Enrichetta · 12/02/2026 14:40

It is not at all clear whether it was made clear that it was a series of loans.

@BigMommasHouse - can you answer the questions that have been repeatedly asked by many people who responded to your post?

Whilst I understand it’s not been made clear if the money was given or loaned my comment is based from the lenders point of view who knew she was loaning the money and not gifting it

myfriendsellshouses · 12/02/2026 15:34

YANBU. You need to say "Hi Friend, I am sorry that you were upset when I asked about you repaying me, it's just it looked like you had come into some money with all your spending, and I wondered when you would be able to repay me. I did make it clear it was a loan not a gift. The total is X amount, shall we say £100 a month? << insert accurate figure.

AdaDex · 12/02/2026 15:35

People who have no money/savings have spent every penny that has ever passed through their hands.
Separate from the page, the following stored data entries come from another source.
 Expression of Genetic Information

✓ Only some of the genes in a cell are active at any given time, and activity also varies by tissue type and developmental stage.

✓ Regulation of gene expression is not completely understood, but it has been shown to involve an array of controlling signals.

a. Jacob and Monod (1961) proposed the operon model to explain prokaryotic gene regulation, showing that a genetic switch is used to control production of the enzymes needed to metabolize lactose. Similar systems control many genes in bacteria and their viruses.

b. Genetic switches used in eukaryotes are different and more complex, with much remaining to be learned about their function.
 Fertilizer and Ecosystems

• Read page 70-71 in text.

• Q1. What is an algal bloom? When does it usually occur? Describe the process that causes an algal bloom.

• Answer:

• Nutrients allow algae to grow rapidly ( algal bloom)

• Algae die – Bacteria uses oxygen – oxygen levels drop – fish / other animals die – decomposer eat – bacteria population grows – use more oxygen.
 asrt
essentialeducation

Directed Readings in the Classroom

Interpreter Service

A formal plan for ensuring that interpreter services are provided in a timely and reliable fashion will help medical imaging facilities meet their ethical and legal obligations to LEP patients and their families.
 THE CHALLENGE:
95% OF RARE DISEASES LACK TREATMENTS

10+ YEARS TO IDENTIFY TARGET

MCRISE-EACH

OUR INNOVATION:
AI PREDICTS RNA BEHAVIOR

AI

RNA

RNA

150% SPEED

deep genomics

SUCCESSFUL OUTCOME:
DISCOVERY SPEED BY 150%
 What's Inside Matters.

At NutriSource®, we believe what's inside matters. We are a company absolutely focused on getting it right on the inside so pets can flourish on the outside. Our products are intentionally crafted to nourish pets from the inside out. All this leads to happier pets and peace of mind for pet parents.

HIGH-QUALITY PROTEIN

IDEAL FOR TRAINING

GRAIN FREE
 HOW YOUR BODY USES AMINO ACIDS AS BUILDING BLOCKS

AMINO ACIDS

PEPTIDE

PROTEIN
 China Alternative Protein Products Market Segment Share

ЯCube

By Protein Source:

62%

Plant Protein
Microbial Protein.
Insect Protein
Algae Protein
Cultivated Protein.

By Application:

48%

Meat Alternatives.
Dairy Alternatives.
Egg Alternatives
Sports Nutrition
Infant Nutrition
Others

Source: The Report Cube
This is what they will also do with your money.

If the bank won't lend them money then neither should you, they know something you don't.

IsawwhatIsaw · 12/02/2026 15:37

G5000 · 12/02/2026 15:25

Clearly a loan to be repaid when she could.

How was this communicated? Seems it was only clear to you, and she understood that as you haven't asked for your money for several years now, she can consider it a gift.

Agree with this. Whether gift or loan, it all sounds rather vague. I don’t see you getting the money back .

Lornacranium · 12/02/2026 15:46

FrankSinatraonToast · 12/02/2026 12:48

"Come out of the woodwork"? Are you for real?!

I think this is a fair point. If your friend has been having a tough time, maybe - just maybe - she hasn’t been able to ‘treat’ herself for a long time. You are completely in the right of course and your friend is being thoughtless but maybe with hindsight she could have had her ‘moment’ and you could have gone back to her the next day with a message to the effect that you are pleased she is getting back on her feet and maybe we could agree a repayment plan over a glass of wine? If she doesn’t like this it is on her but the conversation, whatever the outcome one, needs to be had otherwise you are both going to resent each other anyway.